> **WHAT IS NEEDED**: Pick out each line in the listing below that contains the word "closer", and copy those lines.
### DATA FOR PROCESSING ###
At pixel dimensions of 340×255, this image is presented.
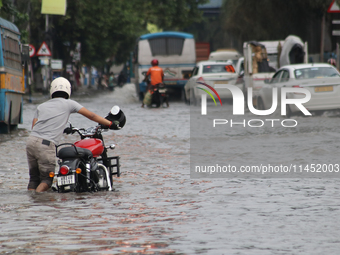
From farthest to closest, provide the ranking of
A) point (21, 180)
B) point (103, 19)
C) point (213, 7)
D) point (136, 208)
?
point (213, 7) → point (103, 19) → point (21, 180) → point (136, 208)

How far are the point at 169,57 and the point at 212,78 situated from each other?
823 cm

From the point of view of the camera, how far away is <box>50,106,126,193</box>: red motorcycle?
340 inches

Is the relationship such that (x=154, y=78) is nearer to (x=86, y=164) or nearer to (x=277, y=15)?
(x=277, y=15)

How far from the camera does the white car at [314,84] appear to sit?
Answer: 20.1 m

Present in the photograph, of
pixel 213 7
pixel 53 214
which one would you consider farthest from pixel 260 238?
pixel 213 7

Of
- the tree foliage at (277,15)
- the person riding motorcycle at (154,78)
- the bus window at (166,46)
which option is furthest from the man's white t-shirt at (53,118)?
the bus window at (166,46)

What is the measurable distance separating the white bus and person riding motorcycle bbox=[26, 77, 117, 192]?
2649 cm

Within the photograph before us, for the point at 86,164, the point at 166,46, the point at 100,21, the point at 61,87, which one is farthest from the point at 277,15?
the point at 86,164

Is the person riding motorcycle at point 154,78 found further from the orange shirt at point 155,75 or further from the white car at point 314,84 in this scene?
the white car at point 314,84

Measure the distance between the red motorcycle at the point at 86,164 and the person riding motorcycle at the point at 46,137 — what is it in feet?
0.44

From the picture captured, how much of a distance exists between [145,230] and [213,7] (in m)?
90.8

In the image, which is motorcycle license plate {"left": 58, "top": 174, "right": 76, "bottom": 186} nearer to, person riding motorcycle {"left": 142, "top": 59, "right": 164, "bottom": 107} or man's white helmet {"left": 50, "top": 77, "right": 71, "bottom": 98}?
man's white helmet {"left": 50, "top": 77, "right": 71, "bottom": 98}

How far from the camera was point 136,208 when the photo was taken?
311 inches

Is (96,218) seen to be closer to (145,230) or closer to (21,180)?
(145,230)
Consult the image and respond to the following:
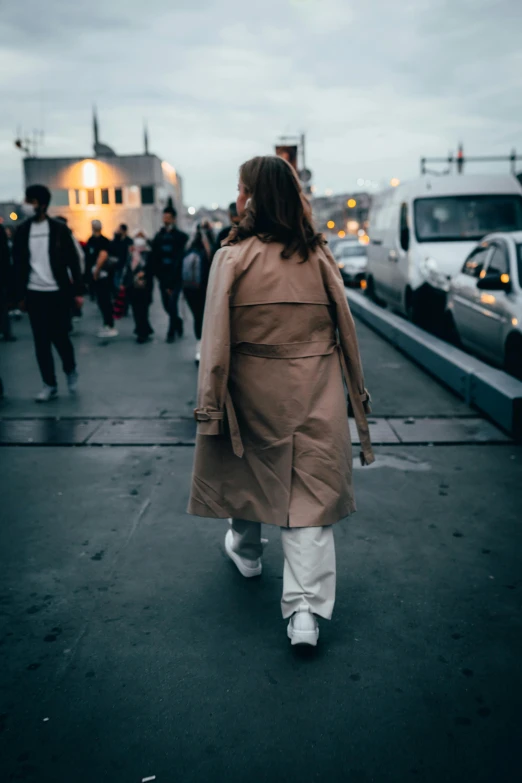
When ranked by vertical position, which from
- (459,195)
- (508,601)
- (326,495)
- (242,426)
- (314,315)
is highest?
(459,195)

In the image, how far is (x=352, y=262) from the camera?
989 inches

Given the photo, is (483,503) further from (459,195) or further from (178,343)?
(459,195)

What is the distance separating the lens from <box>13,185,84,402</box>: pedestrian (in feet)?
23.3

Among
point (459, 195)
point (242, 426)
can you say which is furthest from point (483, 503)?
point (459, 195)

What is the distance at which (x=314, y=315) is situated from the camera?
10.0 ft

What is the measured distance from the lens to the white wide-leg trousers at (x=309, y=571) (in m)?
3.04

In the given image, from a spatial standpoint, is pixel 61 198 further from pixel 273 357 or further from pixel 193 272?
pixel 273 357

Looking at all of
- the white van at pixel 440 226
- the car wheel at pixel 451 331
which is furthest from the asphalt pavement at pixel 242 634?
Result: the white van at pixel 440 226

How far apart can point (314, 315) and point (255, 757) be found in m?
1.54

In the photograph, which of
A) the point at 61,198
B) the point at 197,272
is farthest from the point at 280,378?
the point at 61,198

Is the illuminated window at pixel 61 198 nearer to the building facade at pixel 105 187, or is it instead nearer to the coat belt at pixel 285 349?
the building facade at pixel 105 187

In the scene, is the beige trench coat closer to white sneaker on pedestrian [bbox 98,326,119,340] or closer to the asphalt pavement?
the asphalt pavement

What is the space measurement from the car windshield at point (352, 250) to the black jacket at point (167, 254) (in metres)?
15.2

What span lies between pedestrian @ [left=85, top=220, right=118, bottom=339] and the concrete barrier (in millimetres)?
4176
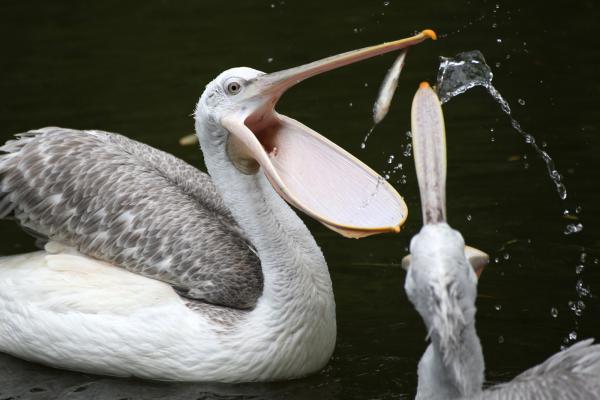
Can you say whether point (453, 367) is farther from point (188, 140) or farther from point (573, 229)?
point (188, 140)

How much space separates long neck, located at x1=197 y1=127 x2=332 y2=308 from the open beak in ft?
0.21

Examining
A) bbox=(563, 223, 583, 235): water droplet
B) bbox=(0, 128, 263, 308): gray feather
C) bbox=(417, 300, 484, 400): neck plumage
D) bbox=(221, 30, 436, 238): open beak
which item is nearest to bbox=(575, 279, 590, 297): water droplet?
bbox=(563, 223, 583, 235): water droplet

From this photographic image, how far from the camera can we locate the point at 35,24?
925 cm

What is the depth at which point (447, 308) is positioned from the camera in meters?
2.88

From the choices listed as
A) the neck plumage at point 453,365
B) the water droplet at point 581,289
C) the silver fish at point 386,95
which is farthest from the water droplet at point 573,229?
the neck plumage at point 453,365

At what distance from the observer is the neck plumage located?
9.65ft

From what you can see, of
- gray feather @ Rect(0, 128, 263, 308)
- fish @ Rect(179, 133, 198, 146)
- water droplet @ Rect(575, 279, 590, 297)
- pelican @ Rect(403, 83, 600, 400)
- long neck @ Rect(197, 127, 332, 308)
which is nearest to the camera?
pelican @ Rect(403, 83, 600, 400)

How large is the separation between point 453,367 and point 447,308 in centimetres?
22

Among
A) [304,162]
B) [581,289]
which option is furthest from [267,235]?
[581,289]

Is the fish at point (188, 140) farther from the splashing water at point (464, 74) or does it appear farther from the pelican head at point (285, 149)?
the splashing water at point (464, 74)

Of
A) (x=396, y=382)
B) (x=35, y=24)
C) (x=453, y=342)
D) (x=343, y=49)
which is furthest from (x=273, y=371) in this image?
(x=35, y=24)

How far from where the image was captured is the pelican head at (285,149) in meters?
3.99

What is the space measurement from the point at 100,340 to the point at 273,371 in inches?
26.2

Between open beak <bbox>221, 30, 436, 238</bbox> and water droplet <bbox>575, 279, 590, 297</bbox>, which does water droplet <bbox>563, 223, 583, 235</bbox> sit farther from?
open beak <bbox>221, 30, 436, 238</bbox>
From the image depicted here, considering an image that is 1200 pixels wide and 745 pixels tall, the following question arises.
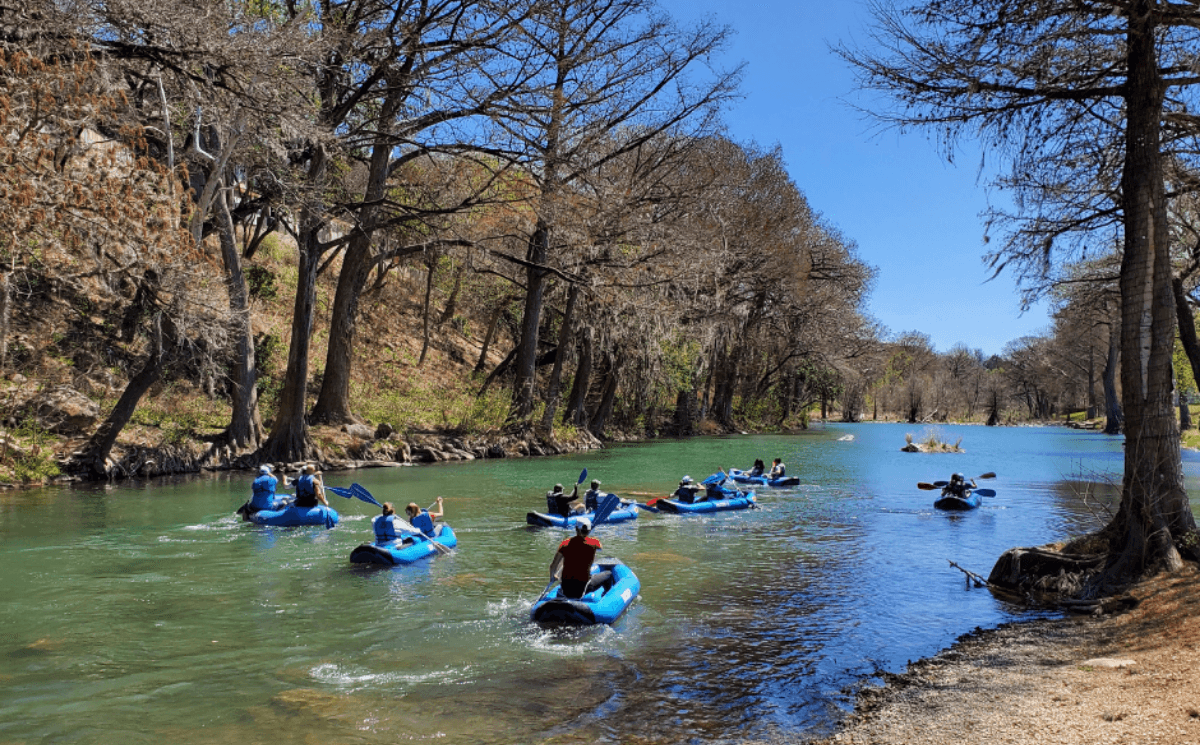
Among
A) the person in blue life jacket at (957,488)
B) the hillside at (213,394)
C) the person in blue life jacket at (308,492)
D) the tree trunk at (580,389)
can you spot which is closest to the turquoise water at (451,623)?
the person in blue life jacket at (308,492)

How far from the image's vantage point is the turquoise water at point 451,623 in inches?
255

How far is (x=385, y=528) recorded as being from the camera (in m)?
12.0

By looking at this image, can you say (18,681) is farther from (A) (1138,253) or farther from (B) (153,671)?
(A) (1138,253)

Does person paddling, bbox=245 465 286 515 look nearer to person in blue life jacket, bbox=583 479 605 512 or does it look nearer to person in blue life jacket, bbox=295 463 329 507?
###
> **OUTPUT BELOW**:
Is (96,218) seen to be closer to (145,230) or closer to (21,180)?
In the scene, is the beige trench coat closer to white sneaker on pedestrian [bbox 98,326,119,340] or closer to the asphalt pavement?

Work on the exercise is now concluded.